:: Goals ::
A) In the article on game-based design for AI decision support, rename "test harness" to "test platform" and write out again the part that opens with the words containing "Even the most" and closes with "possible AI interfaces.".
B) Answer these questions from the article on game-based design for AI decision support:
(i) What position does Rotem Guttman hold at the SEI?
(ii) What is the full name of HADES?
(iii) How many possible categories of interface design did the team identify?
C) Pick up the article on game-based design for AI decision support after its last sentence and keep writing it.

:: Page extract ::
Game-Based Design Improves AI Support of Human Decision Making

Even the most advanced artificial intelligence (AI) system can fail if it does not meet the needs of its human operators. After observing several deployed AI decision support systems within federal and state governments and the Department of Defense (DoD), Rotem Guttman, a senior cybersecurity researcher at the SEI, noticed a common issue. “Humans make poor choices when deciding to rely on or ignore existing AI decision support systems,” he said. “In some cases, these systems are being wholly abandoned despite the fact that the underlying model was operating as designed.” 

Perceiving that these systems failed to enable end users to intuitively understand and complete tasks, Guttman’s team worked to develop the Human-AI Decision Evaluation System (HADES), a test harness allowing researchers to collect human decision-making data on large sets of possible AI interfaces.

The team’s initial research indicated numerous factors that could be affecting AI system usability. They suspected that a failure to communicate model output meaningfully for the user could be contributing to poor decision making. The team identified more than 400 possible categories of interface design based on a set of candidate design elements. They needed a mechanism to determine which design practices would most affect decision making. Their goal was to develop a system for collecting data on real human decision making within a chosen domain and determine the appropriate best practices for AI system interface design for that domain.

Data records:
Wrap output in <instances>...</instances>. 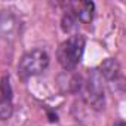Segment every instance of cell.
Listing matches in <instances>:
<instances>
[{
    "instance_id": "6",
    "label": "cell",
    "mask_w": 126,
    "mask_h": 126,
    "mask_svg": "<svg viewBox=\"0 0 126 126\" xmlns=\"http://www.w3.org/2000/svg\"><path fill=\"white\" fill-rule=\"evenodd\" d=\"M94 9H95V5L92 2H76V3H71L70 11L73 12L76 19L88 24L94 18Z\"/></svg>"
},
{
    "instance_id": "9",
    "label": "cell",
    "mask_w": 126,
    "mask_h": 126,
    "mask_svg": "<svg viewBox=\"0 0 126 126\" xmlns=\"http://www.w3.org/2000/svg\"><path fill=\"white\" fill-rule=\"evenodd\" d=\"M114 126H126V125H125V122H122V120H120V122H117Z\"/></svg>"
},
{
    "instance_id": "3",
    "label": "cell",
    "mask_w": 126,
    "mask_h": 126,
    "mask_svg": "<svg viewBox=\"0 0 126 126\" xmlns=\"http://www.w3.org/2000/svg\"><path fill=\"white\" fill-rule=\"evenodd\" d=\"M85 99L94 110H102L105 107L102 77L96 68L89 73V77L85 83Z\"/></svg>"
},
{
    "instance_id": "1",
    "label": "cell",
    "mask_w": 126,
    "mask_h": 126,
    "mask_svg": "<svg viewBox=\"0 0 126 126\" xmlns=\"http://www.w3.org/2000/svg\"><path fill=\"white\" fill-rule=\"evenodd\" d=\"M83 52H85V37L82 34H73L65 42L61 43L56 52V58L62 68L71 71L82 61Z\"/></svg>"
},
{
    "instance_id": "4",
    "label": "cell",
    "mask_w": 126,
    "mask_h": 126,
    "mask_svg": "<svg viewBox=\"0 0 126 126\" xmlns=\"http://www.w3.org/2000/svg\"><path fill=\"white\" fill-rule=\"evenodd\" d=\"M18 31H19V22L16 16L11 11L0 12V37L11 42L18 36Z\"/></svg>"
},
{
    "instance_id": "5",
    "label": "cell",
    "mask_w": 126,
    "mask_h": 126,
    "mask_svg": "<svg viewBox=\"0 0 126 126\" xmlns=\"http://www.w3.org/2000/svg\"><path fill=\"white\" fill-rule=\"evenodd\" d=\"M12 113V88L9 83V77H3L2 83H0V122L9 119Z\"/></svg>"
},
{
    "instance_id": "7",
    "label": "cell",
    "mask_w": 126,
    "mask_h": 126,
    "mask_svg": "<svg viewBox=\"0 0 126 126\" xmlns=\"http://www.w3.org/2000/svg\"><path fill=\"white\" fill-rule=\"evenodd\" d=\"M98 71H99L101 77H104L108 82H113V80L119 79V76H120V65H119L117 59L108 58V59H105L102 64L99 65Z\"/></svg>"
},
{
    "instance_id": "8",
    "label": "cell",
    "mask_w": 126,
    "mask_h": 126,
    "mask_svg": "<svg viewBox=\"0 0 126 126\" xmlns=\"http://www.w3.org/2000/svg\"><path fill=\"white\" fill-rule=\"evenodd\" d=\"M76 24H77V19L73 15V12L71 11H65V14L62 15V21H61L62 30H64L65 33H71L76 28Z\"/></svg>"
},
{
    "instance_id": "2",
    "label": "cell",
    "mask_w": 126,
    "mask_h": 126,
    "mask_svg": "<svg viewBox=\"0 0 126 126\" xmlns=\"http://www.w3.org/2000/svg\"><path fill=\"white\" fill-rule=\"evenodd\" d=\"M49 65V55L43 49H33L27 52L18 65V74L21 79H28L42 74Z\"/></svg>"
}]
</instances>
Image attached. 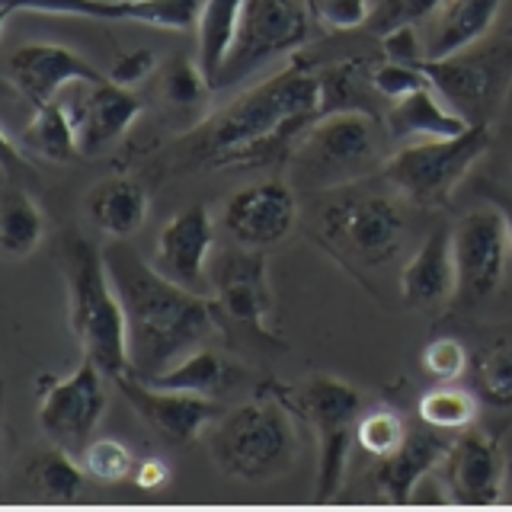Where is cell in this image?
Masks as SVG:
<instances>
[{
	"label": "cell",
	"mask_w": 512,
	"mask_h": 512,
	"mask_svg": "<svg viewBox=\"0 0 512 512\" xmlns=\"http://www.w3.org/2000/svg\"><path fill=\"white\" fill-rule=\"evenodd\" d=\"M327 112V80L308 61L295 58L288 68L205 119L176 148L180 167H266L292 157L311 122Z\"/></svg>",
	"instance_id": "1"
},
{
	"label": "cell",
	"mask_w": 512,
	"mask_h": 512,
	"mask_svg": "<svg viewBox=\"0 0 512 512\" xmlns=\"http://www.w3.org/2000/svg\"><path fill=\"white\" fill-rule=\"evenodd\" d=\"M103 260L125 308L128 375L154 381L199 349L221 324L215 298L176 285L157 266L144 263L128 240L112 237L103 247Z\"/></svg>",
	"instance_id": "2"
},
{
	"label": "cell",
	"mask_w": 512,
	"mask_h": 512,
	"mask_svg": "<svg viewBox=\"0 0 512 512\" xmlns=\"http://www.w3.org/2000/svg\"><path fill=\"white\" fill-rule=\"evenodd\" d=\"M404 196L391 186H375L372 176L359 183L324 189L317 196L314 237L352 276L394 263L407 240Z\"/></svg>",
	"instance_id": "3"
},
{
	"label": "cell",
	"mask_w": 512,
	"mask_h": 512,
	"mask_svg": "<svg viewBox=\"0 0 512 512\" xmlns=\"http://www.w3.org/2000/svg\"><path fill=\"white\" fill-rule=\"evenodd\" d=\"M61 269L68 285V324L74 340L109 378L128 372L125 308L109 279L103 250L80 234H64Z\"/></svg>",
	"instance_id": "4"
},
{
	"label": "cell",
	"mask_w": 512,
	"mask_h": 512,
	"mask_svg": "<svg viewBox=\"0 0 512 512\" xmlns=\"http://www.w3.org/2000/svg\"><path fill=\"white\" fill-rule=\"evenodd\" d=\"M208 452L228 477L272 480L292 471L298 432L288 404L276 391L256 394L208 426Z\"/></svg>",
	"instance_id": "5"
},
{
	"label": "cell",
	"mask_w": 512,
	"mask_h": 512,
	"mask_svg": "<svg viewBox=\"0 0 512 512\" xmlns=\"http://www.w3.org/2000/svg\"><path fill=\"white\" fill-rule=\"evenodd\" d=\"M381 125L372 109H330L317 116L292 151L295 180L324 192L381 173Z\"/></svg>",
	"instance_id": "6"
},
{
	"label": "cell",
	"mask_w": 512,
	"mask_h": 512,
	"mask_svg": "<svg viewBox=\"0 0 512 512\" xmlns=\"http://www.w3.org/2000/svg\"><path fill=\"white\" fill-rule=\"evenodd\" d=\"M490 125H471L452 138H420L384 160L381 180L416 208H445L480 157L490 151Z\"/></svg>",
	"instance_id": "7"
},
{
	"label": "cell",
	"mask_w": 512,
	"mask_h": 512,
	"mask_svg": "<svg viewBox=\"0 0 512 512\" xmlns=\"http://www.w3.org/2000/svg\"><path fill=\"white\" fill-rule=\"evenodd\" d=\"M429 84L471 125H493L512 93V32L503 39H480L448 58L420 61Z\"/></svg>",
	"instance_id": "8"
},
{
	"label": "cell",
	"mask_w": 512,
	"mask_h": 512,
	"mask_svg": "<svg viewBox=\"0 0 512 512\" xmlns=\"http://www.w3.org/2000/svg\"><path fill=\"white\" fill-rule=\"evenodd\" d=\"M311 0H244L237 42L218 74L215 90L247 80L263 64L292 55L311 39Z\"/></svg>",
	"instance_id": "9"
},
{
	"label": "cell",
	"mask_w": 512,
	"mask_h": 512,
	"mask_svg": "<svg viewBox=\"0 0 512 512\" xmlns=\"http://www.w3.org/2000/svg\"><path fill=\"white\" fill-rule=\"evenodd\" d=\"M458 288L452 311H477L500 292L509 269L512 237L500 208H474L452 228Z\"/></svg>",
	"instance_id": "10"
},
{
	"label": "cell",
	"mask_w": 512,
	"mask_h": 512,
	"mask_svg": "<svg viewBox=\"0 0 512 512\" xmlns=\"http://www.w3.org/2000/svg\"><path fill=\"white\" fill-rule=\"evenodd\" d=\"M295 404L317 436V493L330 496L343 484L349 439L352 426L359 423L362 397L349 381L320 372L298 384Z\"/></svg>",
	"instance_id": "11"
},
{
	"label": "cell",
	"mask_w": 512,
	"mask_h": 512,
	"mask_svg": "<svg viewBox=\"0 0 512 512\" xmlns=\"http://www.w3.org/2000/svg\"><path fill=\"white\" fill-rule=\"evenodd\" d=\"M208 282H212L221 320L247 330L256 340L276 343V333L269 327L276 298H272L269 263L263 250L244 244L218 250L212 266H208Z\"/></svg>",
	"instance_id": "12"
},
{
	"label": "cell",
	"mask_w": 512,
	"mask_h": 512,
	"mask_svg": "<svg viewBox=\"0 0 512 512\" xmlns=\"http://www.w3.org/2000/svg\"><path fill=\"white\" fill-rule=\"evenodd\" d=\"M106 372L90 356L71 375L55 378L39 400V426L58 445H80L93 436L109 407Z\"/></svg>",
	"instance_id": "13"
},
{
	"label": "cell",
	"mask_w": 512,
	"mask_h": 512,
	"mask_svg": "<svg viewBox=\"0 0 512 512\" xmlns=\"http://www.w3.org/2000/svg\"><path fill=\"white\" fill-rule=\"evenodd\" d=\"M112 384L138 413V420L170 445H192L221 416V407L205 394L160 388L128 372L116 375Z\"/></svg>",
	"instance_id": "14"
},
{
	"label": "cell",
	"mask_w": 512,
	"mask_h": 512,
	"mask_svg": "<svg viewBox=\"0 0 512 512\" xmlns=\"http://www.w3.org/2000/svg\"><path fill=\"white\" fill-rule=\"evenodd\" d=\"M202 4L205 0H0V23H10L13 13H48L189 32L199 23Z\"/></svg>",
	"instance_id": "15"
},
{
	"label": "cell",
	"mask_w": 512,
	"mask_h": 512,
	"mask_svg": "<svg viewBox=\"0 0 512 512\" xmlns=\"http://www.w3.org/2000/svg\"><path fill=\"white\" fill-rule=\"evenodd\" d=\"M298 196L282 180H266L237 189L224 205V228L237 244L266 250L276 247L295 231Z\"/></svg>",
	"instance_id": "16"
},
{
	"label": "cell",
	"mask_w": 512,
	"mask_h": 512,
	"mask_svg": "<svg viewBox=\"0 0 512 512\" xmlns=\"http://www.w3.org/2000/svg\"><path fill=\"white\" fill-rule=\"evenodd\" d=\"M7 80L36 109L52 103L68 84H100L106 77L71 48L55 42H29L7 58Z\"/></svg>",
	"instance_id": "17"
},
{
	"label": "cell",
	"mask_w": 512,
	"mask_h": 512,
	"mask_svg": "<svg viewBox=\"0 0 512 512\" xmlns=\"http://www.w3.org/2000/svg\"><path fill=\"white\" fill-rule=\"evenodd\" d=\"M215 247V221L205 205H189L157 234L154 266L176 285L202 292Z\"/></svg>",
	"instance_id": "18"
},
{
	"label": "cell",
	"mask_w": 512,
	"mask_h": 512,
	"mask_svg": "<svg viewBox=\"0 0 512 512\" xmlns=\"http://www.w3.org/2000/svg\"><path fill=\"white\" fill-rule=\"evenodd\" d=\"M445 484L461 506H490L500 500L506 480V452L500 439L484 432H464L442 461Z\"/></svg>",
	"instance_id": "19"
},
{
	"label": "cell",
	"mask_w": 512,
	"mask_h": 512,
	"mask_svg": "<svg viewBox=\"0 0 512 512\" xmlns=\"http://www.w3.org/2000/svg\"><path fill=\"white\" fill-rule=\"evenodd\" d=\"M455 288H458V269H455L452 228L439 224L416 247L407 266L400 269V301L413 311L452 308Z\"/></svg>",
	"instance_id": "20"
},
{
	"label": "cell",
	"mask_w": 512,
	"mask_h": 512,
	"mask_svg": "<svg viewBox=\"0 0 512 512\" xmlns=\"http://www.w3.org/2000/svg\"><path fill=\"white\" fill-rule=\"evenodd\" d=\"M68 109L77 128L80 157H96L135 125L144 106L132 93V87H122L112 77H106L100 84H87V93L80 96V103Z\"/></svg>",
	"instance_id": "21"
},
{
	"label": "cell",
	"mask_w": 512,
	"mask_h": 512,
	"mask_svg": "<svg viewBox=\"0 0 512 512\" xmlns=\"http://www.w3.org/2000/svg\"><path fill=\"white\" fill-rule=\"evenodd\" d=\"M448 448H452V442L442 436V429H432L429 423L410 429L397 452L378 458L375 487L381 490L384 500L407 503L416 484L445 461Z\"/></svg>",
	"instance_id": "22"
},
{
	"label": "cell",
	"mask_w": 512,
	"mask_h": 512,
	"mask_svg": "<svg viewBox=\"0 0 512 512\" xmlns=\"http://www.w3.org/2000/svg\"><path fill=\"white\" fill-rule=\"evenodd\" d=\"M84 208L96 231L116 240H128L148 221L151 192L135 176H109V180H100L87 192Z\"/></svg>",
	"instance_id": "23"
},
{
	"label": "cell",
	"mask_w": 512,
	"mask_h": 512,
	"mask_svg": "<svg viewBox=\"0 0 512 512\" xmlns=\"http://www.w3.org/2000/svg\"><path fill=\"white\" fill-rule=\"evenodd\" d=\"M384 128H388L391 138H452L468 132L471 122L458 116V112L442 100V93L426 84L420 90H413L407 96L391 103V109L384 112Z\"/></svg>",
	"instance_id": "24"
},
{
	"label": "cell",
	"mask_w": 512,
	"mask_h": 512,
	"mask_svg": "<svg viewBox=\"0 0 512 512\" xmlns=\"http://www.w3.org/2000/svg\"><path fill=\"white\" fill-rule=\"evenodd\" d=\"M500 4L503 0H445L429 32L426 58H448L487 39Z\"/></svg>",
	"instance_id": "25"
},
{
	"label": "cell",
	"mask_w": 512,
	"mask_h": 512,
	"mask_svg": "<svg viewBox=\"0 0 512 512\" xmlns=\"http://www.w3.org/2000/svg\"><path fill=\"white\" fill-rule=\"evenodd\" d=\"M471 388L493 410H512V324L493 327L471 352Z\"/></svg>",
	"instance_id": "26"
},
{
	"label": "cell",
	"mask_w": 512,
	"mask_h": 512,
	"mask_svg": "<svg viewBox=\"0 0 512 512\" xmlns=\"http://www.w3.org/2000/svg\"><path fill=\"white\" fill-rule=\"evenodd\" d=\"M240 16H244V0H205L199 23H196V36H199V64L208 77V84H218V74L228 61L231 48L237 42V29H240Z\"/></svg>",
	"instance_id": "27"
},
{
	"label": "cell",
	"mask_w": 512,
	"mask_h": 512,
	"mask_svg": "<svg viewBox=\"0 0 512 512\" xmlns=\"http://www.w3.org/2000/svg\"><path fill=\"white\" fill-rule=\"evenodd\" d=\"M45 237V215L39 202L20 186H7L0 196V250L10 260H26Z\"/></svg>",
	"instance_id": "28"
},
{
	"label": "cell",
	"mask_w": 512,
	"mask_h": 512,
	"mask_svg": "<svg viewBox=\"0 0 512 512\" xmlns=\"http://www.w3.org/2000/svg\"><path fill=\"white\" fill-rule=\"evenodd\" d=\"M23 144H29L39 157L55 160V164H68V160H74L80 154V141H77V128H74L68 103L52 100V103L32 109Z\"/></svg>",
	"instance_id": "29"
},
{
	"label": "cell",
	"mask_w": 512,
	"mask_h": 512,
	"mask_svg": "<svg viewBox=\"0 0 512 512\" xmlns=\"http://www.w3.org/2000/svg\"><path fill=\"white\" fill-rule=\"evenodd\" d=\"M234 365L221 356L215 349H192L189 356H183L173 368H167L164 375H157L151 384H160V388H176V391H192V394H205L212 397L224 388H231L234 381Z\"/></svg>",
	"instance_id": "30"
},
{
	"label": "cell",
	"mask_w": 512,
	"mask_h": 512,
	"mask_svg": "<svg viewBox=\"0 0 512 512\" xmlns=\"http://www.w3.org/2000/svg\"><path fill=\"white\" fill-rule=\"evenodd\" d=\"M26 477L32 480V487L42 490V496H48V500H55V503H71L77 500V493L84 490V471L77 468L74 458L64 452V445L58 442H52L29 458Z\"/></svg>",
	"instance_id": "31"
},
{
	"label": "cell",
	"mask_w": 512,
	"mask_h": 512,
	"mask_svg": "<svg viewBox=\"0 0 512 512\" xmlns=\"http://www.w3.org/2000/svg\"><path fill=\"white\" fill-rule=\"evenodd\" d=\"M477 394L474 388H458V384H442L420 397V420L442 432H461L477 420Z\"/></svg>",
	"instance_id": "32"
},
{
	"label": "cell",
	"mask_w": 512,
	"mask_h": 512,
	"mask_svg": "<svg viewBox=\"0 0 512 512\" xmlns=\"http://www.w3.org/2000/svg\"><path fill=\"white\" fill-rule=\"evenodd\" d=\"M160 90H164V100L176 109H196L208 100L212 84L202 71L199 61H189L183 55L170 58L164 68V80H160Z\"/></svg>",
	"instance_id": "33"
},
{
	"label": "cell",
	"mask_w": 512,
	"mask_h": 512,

:: Final answers ::
A)
Even the most advanced artificial intelligence (AI) system can fail if it does not meet the needs of its human operators. After observing several deployed AI decision support systems within federal and state governments and the Department of Defense (DoD), Rotem Guttman, a senior cybersecurity researcher at the SEI, noticed a common issue. “Humans make poor choices when deciding to rely on or ignore existing AI decision support systems,” he said. “In some cases, these systems are being wholly abandoned despite the fact that the underlying model was operating as designed.” 

Perceiving that these systems failed to enable end users to intuitively understand and complete tasks, Guttman’s team worked to develop the Human-AI Decision Evaluation System (HADES), a test platform allowing researchers to collect human decision-making data on large sets of possible AI interfaces.

B)
(i) Senior cybersecurity researcher.
(ii) Human-AI Decision Evaluation System.
(iii) More than 400.

C)
To collect this data, a human would need to make the same type of decision over and over again with slightly different available information. “The problem is that humans aren’t machines and will very quickly tire of such a monotonous task,” noted Guttman.

The team realized that repeated decision making is a common characteristic of games, so they used game-based design techniques to reduce task fatigue and lack of interest. By opening up the HADES interface to game designers to allow integration with game environments, the system was able to collect players’ decision-making data in response to a variety of AI system advice.

As a test case, the SEI’s collaborators at Carnegie Mellon University’s Entertainment Technology Center developed a game that put approximately 350 players in the role of a system administrator making decisions about what software should be added to a software safelist. Depending on their assigned experimental condition, players received the AI’s recommendation in a simple summary or more detailed output. The system tracked what information the users chose to review, how long they spent on each element, and whether their final decision was correct or incorrect.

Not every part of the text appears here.